### Source extract

The President. Thank you. Everybody, please have a seat, have a seat. I always do pretty good with writers and scientists. [Laughter] That's sort of my crew.

Hello, everybody.

Audience members. Hello.

The President. On behalf of Michelle and myself, welcome to the White House for one of our favorite events of the year—love this event—when truly extraordinary artists and innovators and thinkers are recognized for their brilliance while the rest of us look on and feel totally inadequate. [Laughter]

I want to start by thanking a few members of our audience who help sustain the arts and the humanities in America. We have Members of Congress here. We have National Endowment for the Arts Chairman Jane Chu. Where's Jane? There she is. The National Endowment for the Humanities Chairman, Bro Adams, is here. And the Cochairs of the Presidential Committee on Arts and Humanities, George Stevens and Margo Lions. There they are.

One of our great poets, Emily Dickinson, once said that "truth is such a rare thing, it is delightful to tell it." The truth is so rare, it is delightful to tell it. And that's especially true in Washington. [Laughter] The men and women that we honor today, recipients of the National Medals for the Arts and the Humanities, are here not only because they've shared rare truths, often about their own experience, but because they've told rare truths about the common experiences that we have as Americans and as human beings.

They span mediums and methods. We have artists, actors, writers, musicians, historians, a landscape architect, and a chef. Without them there would be no Edible Schoolyard—[laughter]—no Jhumpa Lahiri novels, no really scary things like "Carrie" and "Misery." [Laughter]

They are versatile—poets and opera singers who were also master teachers at liberal arts colleges and Detroit Public Schools; philosophers who wrote novels. They are visual artists who work filling pages that spilled over to screens, three-dimensional gallery floors, and most of a New York City block.

And they all have one thing in common: They do what they do because of some urgent inner force, some need to express the truth that they experience, that "rare truth." And as a result, they help us understand ourselves in ways that we might not otherwise recognize. They deepen and broaden our great American story and the human story.

So we celebrate writers like Larry McMurtry, who grew up on a Texas ranch without books, but went on to pen a multitude of memoirs and essays, more than 30 novels, and cowrote screenplays for films like "Brokeback Mountain." He wrote about the Texas he knew from his own life, and then the old West as he heard it through the stories of his grandfather's—on his grandfather's porch. And in "Lonesome Dove," the story of two ex-Texas Rangers in the 19th century, readers found out something essential about their own souls, even if they'd never been out West or been on a ranch.

We celebrate historians like Everett Fly, who studied to become both a building and landscape architect and who got his start studying forgotten African American towns and communities. Deep in the stacks of the National Archives, he encountered a map of a Freedman's Village that is now Arlington National Cemetery, which inspired him to research further. "Once I got to the National Archives and saw all of those records," Everett says, "I knew I just had to keep on working." And because he kept on working, we have come to know some 1,300 African American and Native American towns and structures across our country.

######
### Supplied material

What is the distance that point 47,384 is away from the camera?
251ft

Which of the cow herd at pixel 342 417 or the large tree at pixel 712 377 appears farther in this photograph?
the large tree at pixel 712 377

######

Short task
Carry on the White House speech honoring arts and humanities medal recipients, starting after its last sentence. The data shown here comes from a separate source and has no connection to the speech.

Task result
We celebrate incomparable musicians like Meredith Monk, who has been making music with the instrument of her voice for 50 years. Her singular blend of harmonies, yowls, rasps—[laughter]—have punctuated concert halls and films, as well as the performances of her fellow recipients here today. "I've been in fashion and out of fashion," she says. I can relate to that. [Laughter] "I just keep on trucking along. It's an inner necessity to work, and that's not going to change. I need to create." I need to create.

I suspect those are words that every honoree here has felt throughout their lives. And as individuals, as a nation, we are beneficiaries of that need. Fifty years ago this month, right here at the White House, President Johnson signed the Arts and Humanities Bill into law and created the NEA and the NEH. At the time, he said, "In countless American towns there live thousands of obscure and unknown talents. What this bill really does is to bring active support to this great national asset."

Half a century later—because of their raw talent and their passion and their need to create, but also because our country invests in the arts and the humanities as great national assets—some of those once obscure and unknown talents are rightly being recognized. That's what we celebrate here today—our fellow citizens, from all walks of life, who share their gifts with all of us, who make our lives and our world more beautiful, and richer, and fuller, and I think, most importantly, help us understand each other a little bit better. They help us connect.

And, as Emily Dickinson would say, that is the truth. It's delightful to tell. Or in the words of one of the recipients today, we like you. We really like you. [Laughter]

Now it is my privilege to present these medals to each of our recipients as their citations are read by my Military Aide. And I'm going to stand right here.

[At this point, Lt. Cmdr. Jillian C. Malzone, USCG, Coast Guard Aide to the President read the citations, and the President presented the medals, assisted by Maj. Wesley N. Spurlock III, USAF, Air Force Aide to the President.]

Let's give one more big round of applause to our outstanding recipients. [Applause]. Yay!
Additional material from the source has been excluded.